I listened with interest to a concert (31st January 2017 in Hamburg) given by Patricia Kopatchinskaja (NDR Elbphilharmonie Orchester conducted by Thomas Hengelbrock). The work concerned was Ravel's Tzigane of which I happen to have no less than 87 different recordings; it's a popular piece for violinists. As with anything Kopatchinskaja plays – apart from her avant-garde stuff – the playing is immensely interesting (and violinistically superb, of course). My impression is that the nearer the music gets to Moldova (Patricia's homeland) the more the music resounds within her. But what of Ravel's "gypsy" pastiche, written in France around 1926? Should it be played "straight", as a French composition of 1926, or can one take its tzigane label and treat it with the freedom any gypsy would have brought to it?
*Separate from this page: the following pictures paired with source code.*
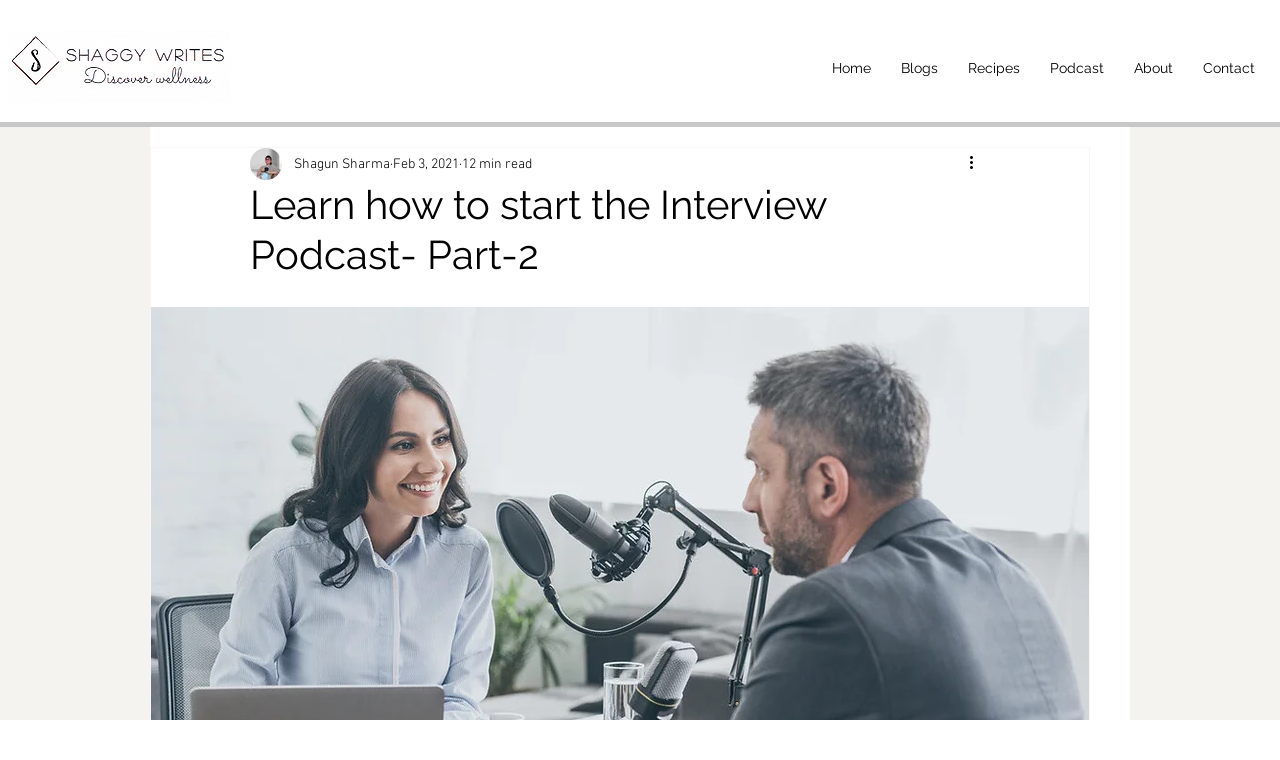

--- FILE ---
content_type: text/html; charset=utf-8
request_url: https://www.google.com/recaptcha/api2/aframe
body_size: 267
content:
<!DOCTYPE HTML><html><head><meta http-equiv="content-type" content="text/html; charset=UTF-8"></head><body><script nonce="Ap_KWKjDSCC02nIbP4NE7Q">/** Anti-fraud and anti-abuse applications only. See google.com/recaptcha */ try{var clients={'sodar':'https://pagead2.googlesyndication.com/pagead/sodar?'};window.addEventListener("message",function(a){try{if(a.source===window.parent){var b=JSON.parse(a.data);var c=clients[b['id']];if(c){var d=document.createElement('img');d.src=c+b['params']+'&rc='+(localStorage.getItem("rc::a")?sessionStorage.getItem("rc::b"):"");window.document.body.appendChild(d);sessionStorage.setItem("rc::e",parseInt(sessionStorage.getItem("rc::e")||0)+1);localStorage.setItem("rc::h",'1768688183001');}}}catch(b){}});window.parent.postMessage("_grecaptcha_ready", "*");}catch(b){}</script></body></html>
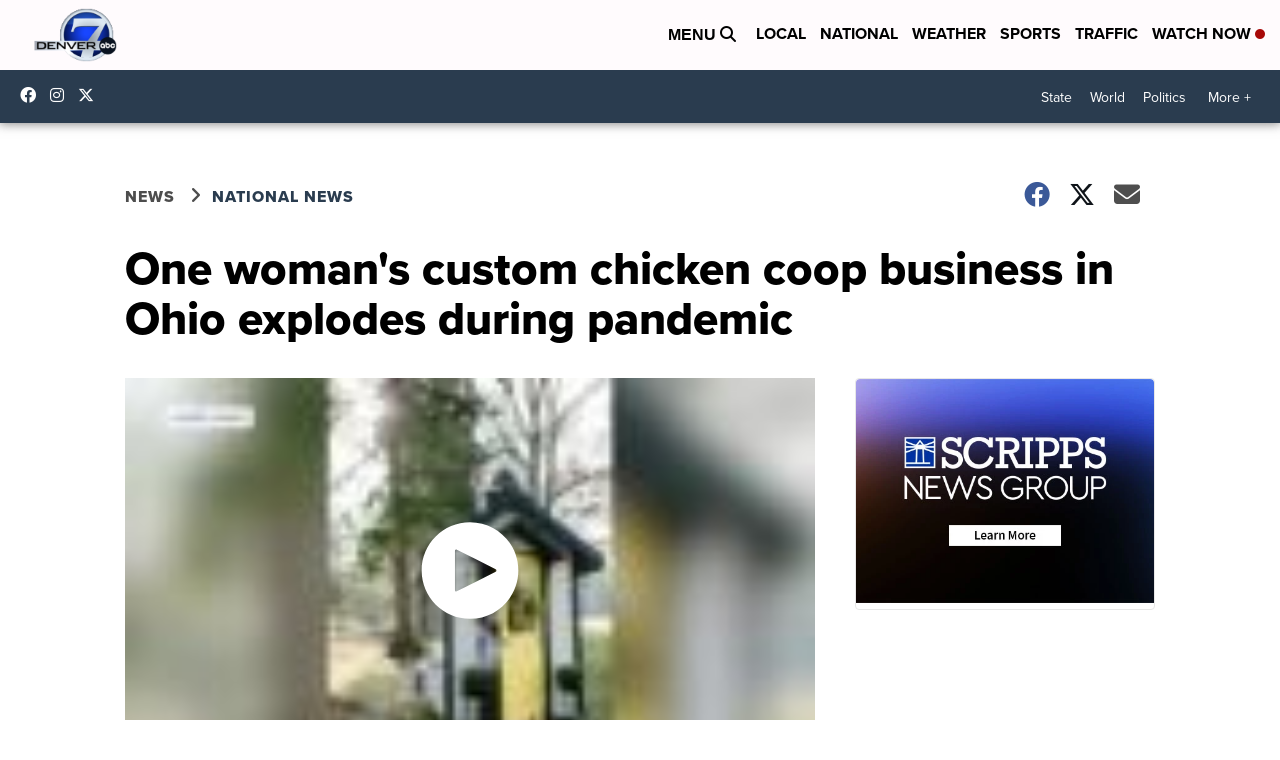

--- FILE ---
content_type: application/javascript; charset=utf-8
request_url: https://fundingchoicesmessages.google.com/f/AGSKWxXfp5P6sfxI_pz42s69vF_0khmPA8jdzI_s8zidj5CFMm2arVAawsfga2wYhFz5qwRzptSys5QbwkU-UPa56jOoSAZS4f9-c-ntgZFTjPkEt2Jv1O04kjQ4pmZHnfgPwTloWR3IuUBDiDAmfTAP0E3cNyBvY_wwVdIv1XDpibg9NVoZEtk4kd1or6un/_/ad_request._ad3./site/dfp-/ad-400.-ad-001-
body_size: -1290
content:
window['984849c6-0eda-407c-8a6d-34cfe24d9bf2'] = true;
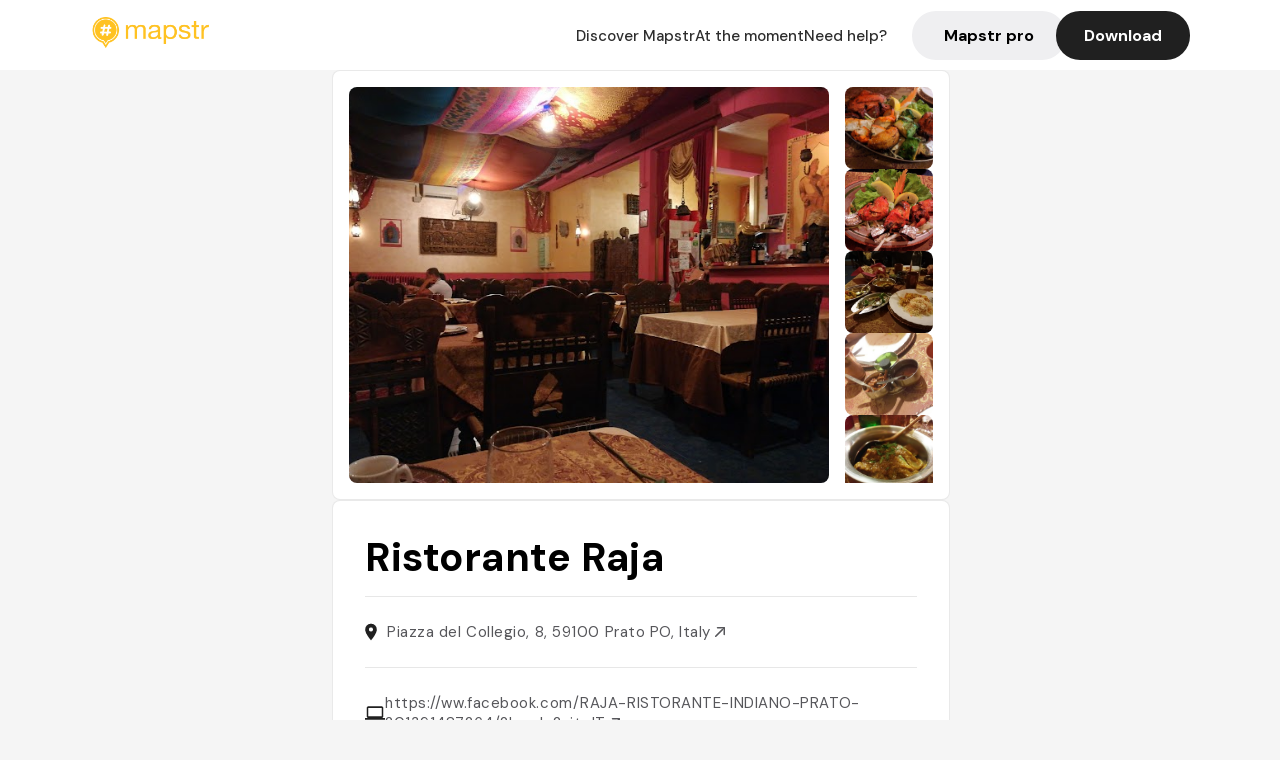

--- FILE ---
content_type: text/javascript; charset=utf-8
request_url: https://app.link/_r?sdk=web2.86.5&branch_key=key_live_dbc5wsKNveuCgwCRZPWBmikgzvc1ghEx&callback=branch_callback__0
body_size: 74
content:
/**/ typeof branch_callback__0 === 'function' && branch_callback__0("1541349482793736013");

--- FILE ---
content_type: text/javascript; charset=utf-8
request_url: https://app.link/_r?sdk=web2.86.5&_t=1541349482793736013&branch_key=key_live_dbc5wsKNveuCgwCRZPWBmikgzvc1ghEx&callback=branch_callback__1
body_size: 72
content:
/**/ typeof branch_callback__1 === 'function' && branch_callback__1("1541349482793736013");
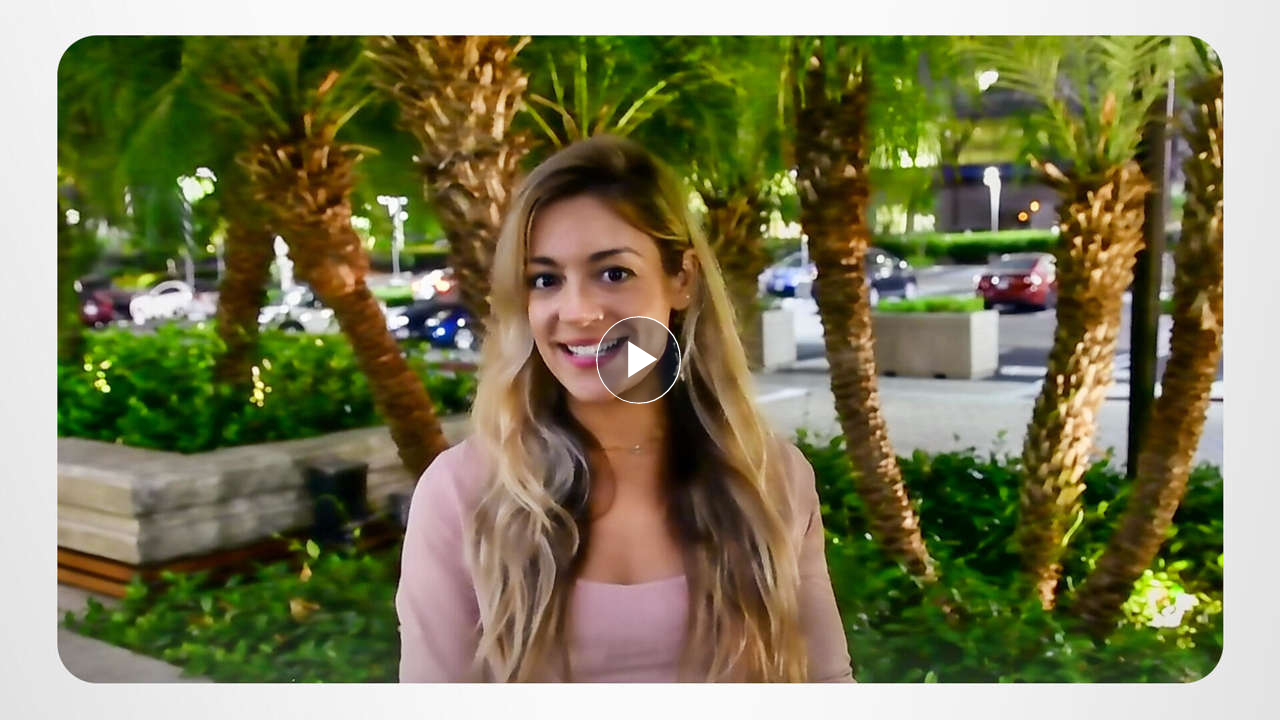

--- FILE ---
content_type: image/svg+xml
request_url: https://www.scientology.tv/images/play.svg
body_size: 129
content:
<svg xmlns="http://www.w3.org/2000/svg" viewBox="0 0 62.868 64.864">
  <defs>
    <style>
      .cls-1 {
        fill: rgba(24,50,76,0.3);
        stroke: #fff;
        stroke-miterlimit: 10;
      }

      .cls-2 {
        fill: #fff;
      }
    </style>
  </defs>
  <g id="play" transform="translate(-127.5 -110)">
    <ellipse id="Oval" class="cls-1" cx="30.934" cy="31.932" rx="30.934" ry="31.932" transform="translate(128 110.5)"/>
    <path id="Shape" class="cls-2" d="M21.56,13.512,0,0V27.023L21.56,13.512Z" transform="translate(151.32 128.42)"/>
  </g>
</svg>
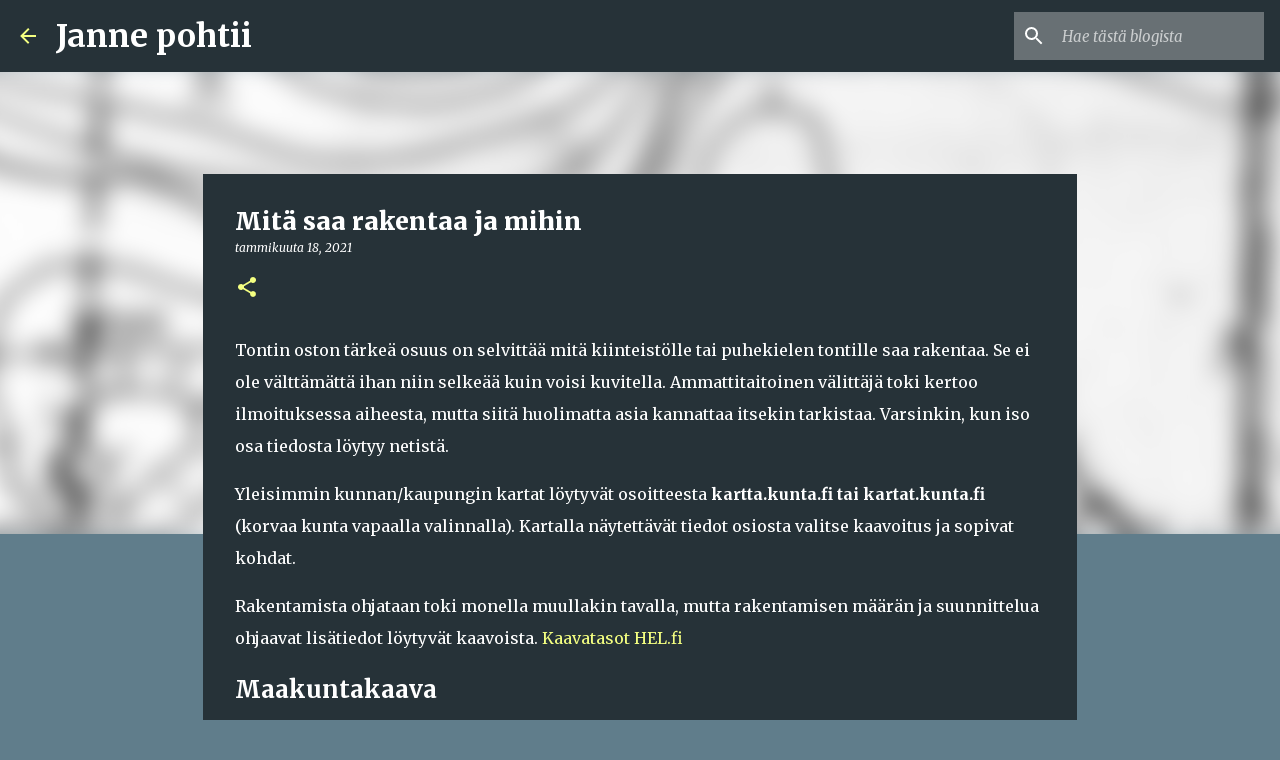

--- FILE ---
content_type: text/html; charset=utf-8
request_url: https://www.google.com/recaptcha/api2/aframe
body_size: 270
content:
<!DOCTYPE HTML><html><head><meta http-equiv="content-type" content="text/html; charset=UTF-8"></head><body><script nonce="CBGjY5X26NX1u-WQimM4qA">/** Anti-fraud and anti-abuse applications only. See google.com/recaptcha */ try{var clients={'sodar':'https://pagead2.googlesyndication.com/pagead/sodar?'};window.addEventListener("message",function(a){try{if(a.source===window.parent){var b=JSON.parse(a.data);var c=clients[b['id']];if(c){var d=document.createElement('img');d.src=c+b['params']+'&rc='+(localStorage.getItem("rc::a")?sessionStorage.getItem("rc::b"):"");window.document.body.appendChild(d);sessionStorage.setItem("rc::e",parseInt(sessionStorage.getItem("rc::e")||0)+1);localStorage.setItem("rc::h",'1769384109952');}}}catch(b){}});window.parent.postMessage("_grecaptcha_ready", "*");}catch(b){}</script></body></html>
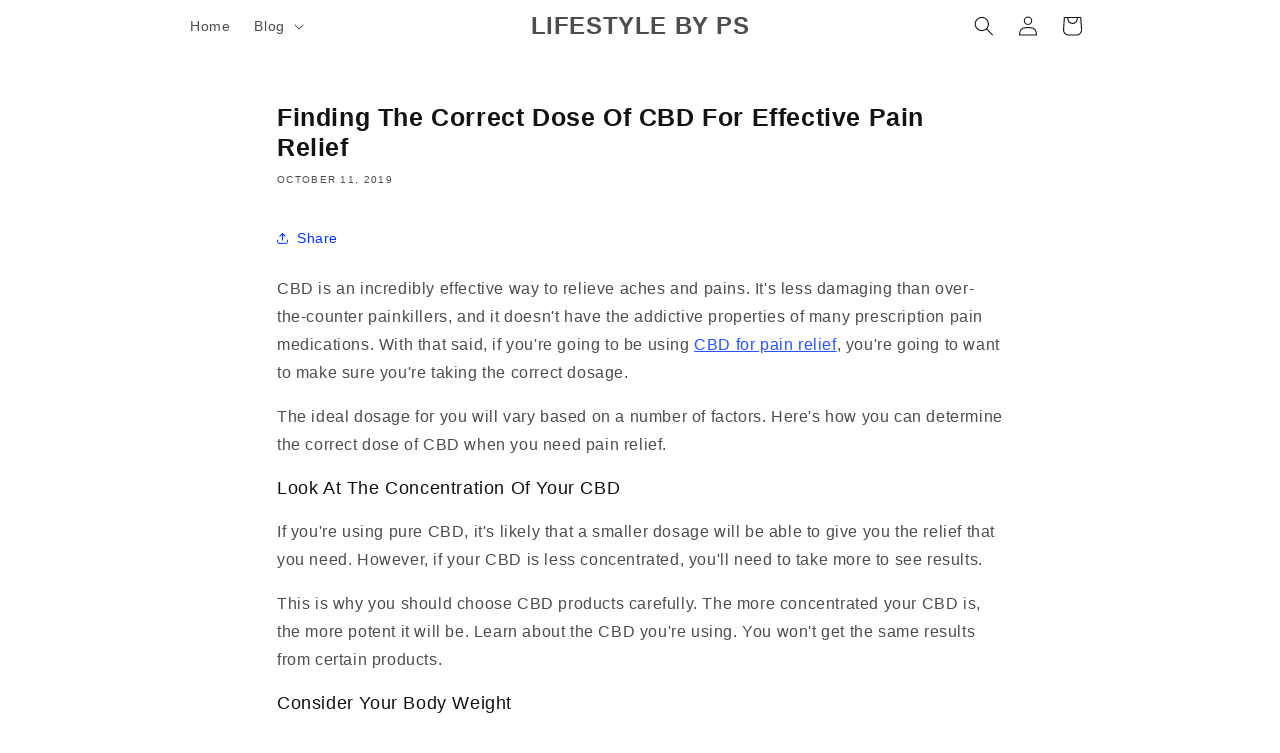

--- FILE ---
content_type: text/html; charset=utf-8
request_url: https://www.google.com/recaptcha/api2/aframe
body_size: 269
content:
<!DOCTYPE HTML><html><head><meta http-equiv="content-type" content="text/html; charset=UTF-8"></head><body><script nonce="jYeL6QEC6KiGDHRQkOqmnA">/** Anti-fraud and anti-abuse applications only. See google.com/recaptcha */ try{var clients={'sodar':'https://pagead2.googlesyndication.com/pagead/sodar?'};window.addEventListener("message",function(a){try{if(a.source===window.parent){var b=JSON.parse(a.data);var c=clients[b['id']];if(c){var d=document.createElement('img');d.src=c+b['params']+'&rc='+(localStorage.getItem("rc::a")?sessionStorage.getItem("rc::b"):"");window.document.body.appendChild(d);sessionStorage.setItem("rc::e",parseInt(sessionStorage.getItem("rc::e")||0)+1);localStorage.setItem("rc::h",'1768628172059');}}}catch(b){}});window.parent.postMessage("_grecaptcha_ready", "*");}catch(b){}</script></body></html>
Kopatchinskaja, inevitably, treats it as gypsy music and allows herself a lot of freedom and rubato ad infinitum. I agree with her; Ravel's Tzigane is not a profound piece of late Beethoven that should be played with reverence and close adhesion to the composer's score. If I ever played Tzigane (miracles may occur, one day) I would like to play it like Patricia Kopatchinskaja, and with her free approach to the French score.

Friday 3 February 2017

Edwin Fischer and Johann Sebastian Bach

I took advantage of the free offer by Andrew Rose and Pristine Audio to celebrate (?) their IT problems, and downloaded Edwin Fischer playing the first 24 preludes and fugues of the 48. I have long had Bach's 48 played by Fischer on CD (EMI) but am always willing to evaluate new transfers of the old mid-30s recordings. Repeated listening to the two CDs have prompted several musings:
  • When it comes to Bach on the keyboard, there is no real advantage in confining ones listening to the latest digital sound. The 48 on a harpsichord, clavichord, organ, fortepiano or modern grand piano are somewhat independent of original sound quality. To my ears, the recorded sound of Fischer's 1933-34 playing is fine, particularly in the Pristine transfers.
  • Edwin Fischer's Bach belongs in the same exalted company as the Busch Quartet's Beethoven and Schubert (and recorded in the same mid- 1930s period). I really do not need a better played, or better sounding, recording of the 48. Fischer in the mid- 1930s will do me fine.
  • The 48 preludes and fugues of Johann Sebastian Bach are undoubtedly great music, but I would be at a total loss to have to explain to débutante music lovers exactly why the music is great. Easy to demonstrate this with Schubert, with Bellini, with Wagner … and the rest. But with three hours of preludes and fugues, some of the pieces lasting for less than one minute? I can almost see my grandchildren's eyes glaze over. And yet: I can listen to the 48 over and over again with enormous pleasure. Analysis is irrelevant; this is music to be enjoyed, as every few minute we exclaim: Ah, wunderbar!